Little: And this likely reflects just typical developmental change. So younger children with ASD may engage in cuddling with a parent or doing a puzzle more frequently than an older child. Just part of development. And as kids get older, whether or not they have autism, they’re likely having other interests that are outside of the home. And what we found is that the older kids with autism were having increased participation in some faith-based activities and more structured activities. So more rule bound activities, more structured activities may fit the types of activities that kids with autism are interested in.
Yamkovenko: With an estimated 1 in 88 children being diagnosed with autism by the age of 8, ensuring that these children avoid social challenges and isolation now can affect whether they will be able to have a productive and independent adulthood.

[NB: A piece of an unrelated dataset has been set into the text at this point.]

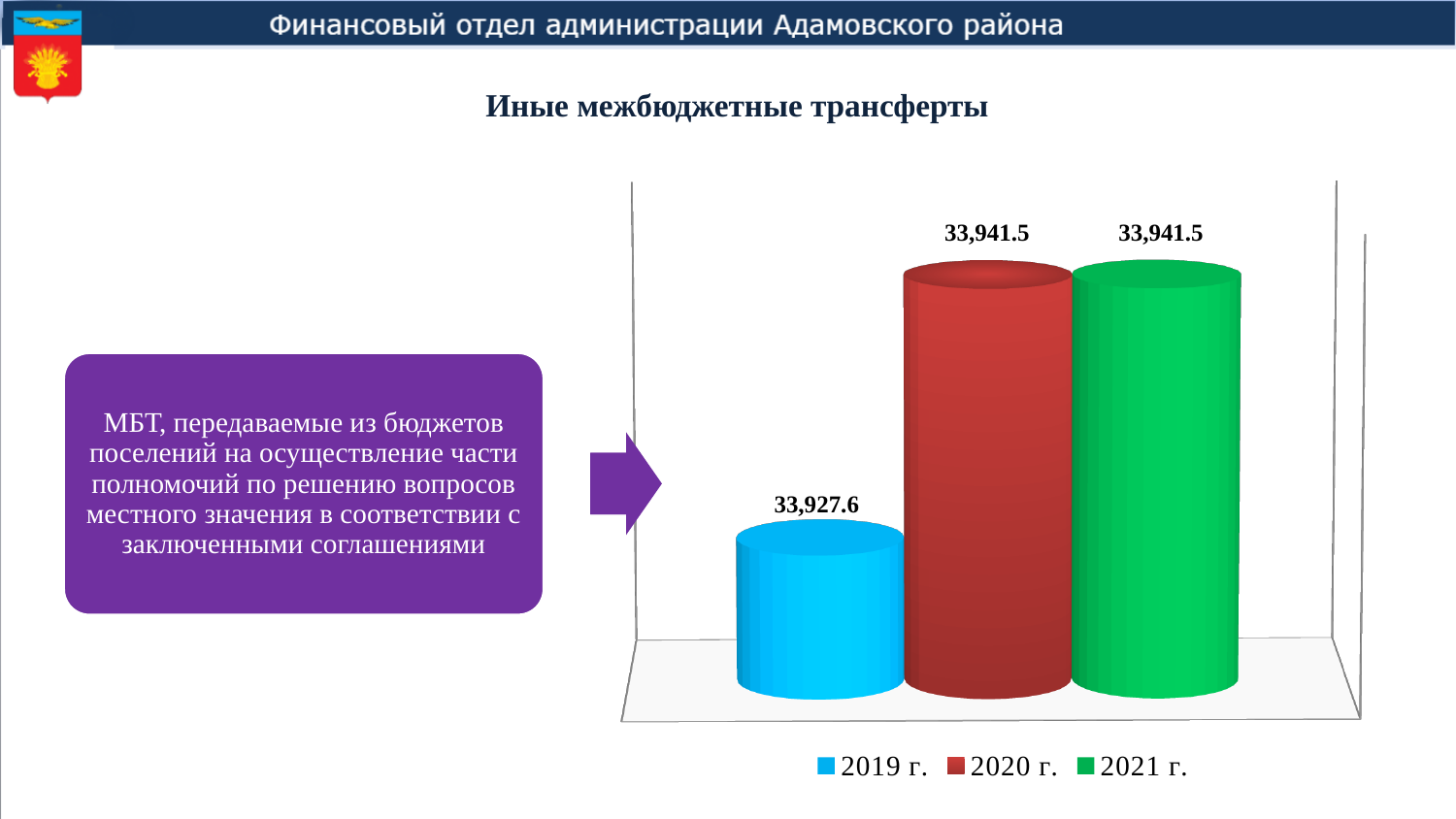
Which year has the lowest value? 2019 г. What is the value for 2021 г.? 33,941.5 Are the values for 2020 г. and 2021 г. equal? Yes Which is larger, the value for 2019 г. or the value for 2020 г.? 2020 г. What is the value for 2019 г.? 33,927.6 Does the value rise or fall from 2019 г. to 2020 г.? Rise What is the title of the chart on the slide? Иные межбюджетные трансферты How many entries does the legend list? 3 What is the value for 2020 г.? 33,941.5 What kind of chart is shown on the slide? Bar chart What is the difference between the values for 2020 г. and 2019 г.? 13.9 How many bars are plotted in the chart? 3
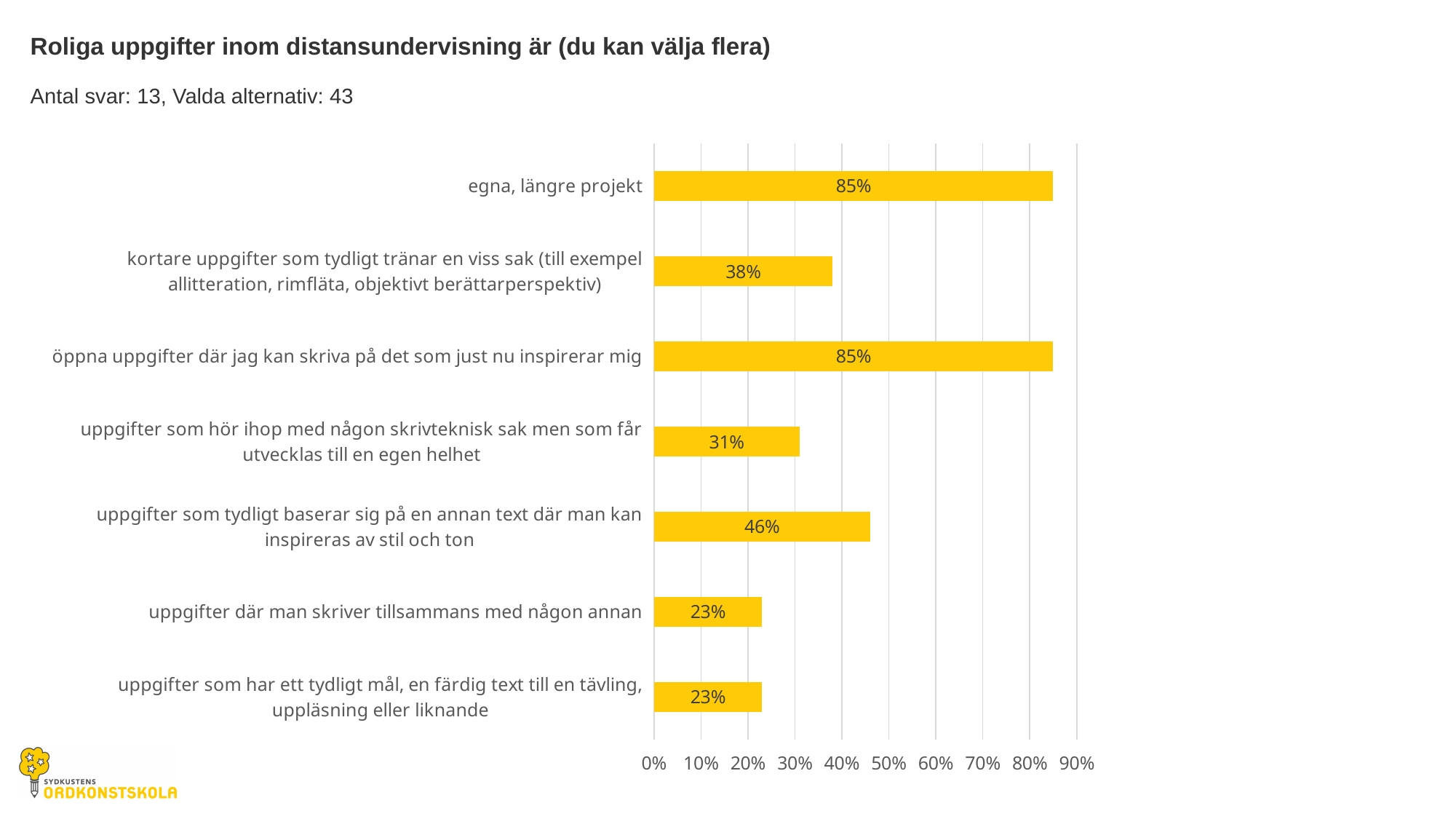
How many categories are shown on the chart? 7 What is the value for "egna, längre projekt"? 85% What is the value for "uppgifter där man skriver tillsammans med någon annan"? 23% What is the title of the chart? Roliga uppgifter inom distansundervisning är (du kan välja flera) What is the value for "uppgifter som hör ihop med någon skrivteknisk sak men som får utvecklas till en egen helhet"? 31% Is the value for "kortare uppgifter som tydligt tränar en viss sak" greater or less than 30%? greater Which has a larger value: "uppgifter som tydligt baserar sig på en annan text" or "uppgifter som hör ihop med någon skrivteknisk sak"? uppgifter som tydligt baserar sig på en annan text What is the difference between the value for "egna, längre projekt" and the value for "kortare uppgifter som tydligt tränar en viss sak"? 47% What is the highest value shown on the chart? 85% What is the value for "uppgifter som tydligt baserar sig på en annan text där man kan inspireras av stil och ton"? 46% What kind of chart is shown on the slide? bar chart What is the lowest value shown on the chart? 23%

Occupational therapy can help achieve these outcomes.
Stutzbach: The evidence tells us that structured, intensive occupational therapy services can lead to positive outcomes for children with ASD. Social isolation does not need to be a reality for people with ASD at any point in the lifespan.
Yamkovenko: To learn more about this study, published in the American Journal of Occupational Therapy, visit AOTA.org.
Little, L., Sideris, J., Ausderau, K., & Baranek, G. (2014). Activity participation among children with autism spectrum disorder. American Journal of Occupational Therapy, 68(2), 177–185.